> **YOUR TASKS**:
1 – Please answer these from the passage on moons:
(a) What is Titan's atmosphere made mainly of?
(b) Who first discovered Jupiter's four largest moons, and in what year?
(c) Apart from fragments of rock or ice pulled together by gravity, how does the passage say some moons are created?
2 – Write the next part of the passage on the moons of the Solar System, picking up after its final sentence about Titan.

> **PASSAGE PROVIDED**:
Moons, also known as satellites, are relatively small worlds that orbit the planets of the Solar System. Earth has one moon, known simply as the Moon, but other planets have many more – Saturn, for example, has at least 18 moons. Moons are very varied in size and form. Many have unusual landscape features that intrigue astronomers.

Moons are created in different ways. Some are the result of fragments of rock or ice being pulled together by gravity to form a globe. Others are asteroids that have been “captured” by a planet’s gravitational force.

All seven of the moons illustrated here larger than the smallest planet, Pluto, while the largest moons, Ganymede and Titan, are even bigger than Mercury, the second smallest planet. Jupiter’s four largest moons are all in the top seven. They are called the “Galileans” after the Italian scientist Galileo Galilei who first discovered them with one of the first telescopes in 1610. Ganymede has an icy surface with cratered plains and areas showing strange “grooved” patterns.

Titan, Saturn’s largest moon, is the only moon to have a thick atmosphere, made mainly of nitrogen. Beneath its continuous cloud layer, there may be a sea of methane.

> **DATA EXCERPT**:
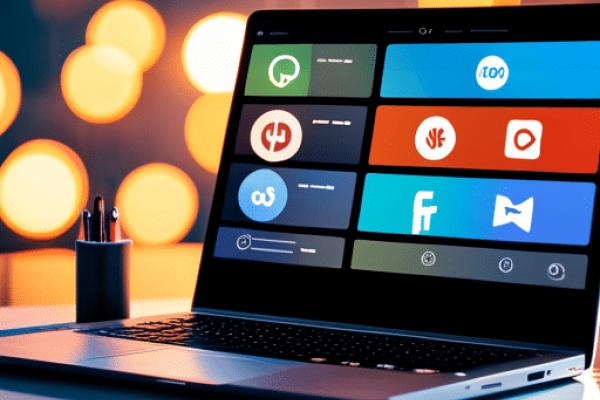 The Power of Social Media in Boosting SEO Rankings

> **RESULTS OF THE TASKS**:
1 –
(a) Nitrogen.
(b) Galileo Galilei, in 1610.
(c) They are asteroids that have been captured by a planet's gravitational force.

2 –
Callisto, Jupiter’s second largest moon, is heavily cratered. Measuring 600 kilometres across, its most prominent crater, called Valhalla, is surrounded by a series of ripples. Io, the third of Jupiter’s Galileans, with its crust a vivid mixture of yellows, oranges, reds and blacks, looks a little like a pizza. In fact it is peppered with active volcanoes and lakes of molten rock.

Our own Moon is the fifth largest moon in the Solar System, although it would take 81 Moons to make up a world the size of Earth. The Moon’s lava plains indicate past volcanic activity, but there are no active volcanoes there today.

Next in order of size comes Europa, the fourth Galilean and an object of great interest amongst astronomers. Looking like a cracked egg, its surface consists of ice sheets that are continually melting and re-solidifying. It is by no means impossible that, beneath those ice sheets, there is a warm ocean of liquid water. Could it be that life has also evolved on Europa and that there are life-forms swimming in its oceans? Future space probe missions may find out.

Triton is Neptune’s largest moon. Its surface is the coldest place known in the Solar System. At -235°C, the temperature is low enough to freeze nitrogen. Triton was photographed in stunning detail by Voyager 2, the last of its close encounters, in 1989.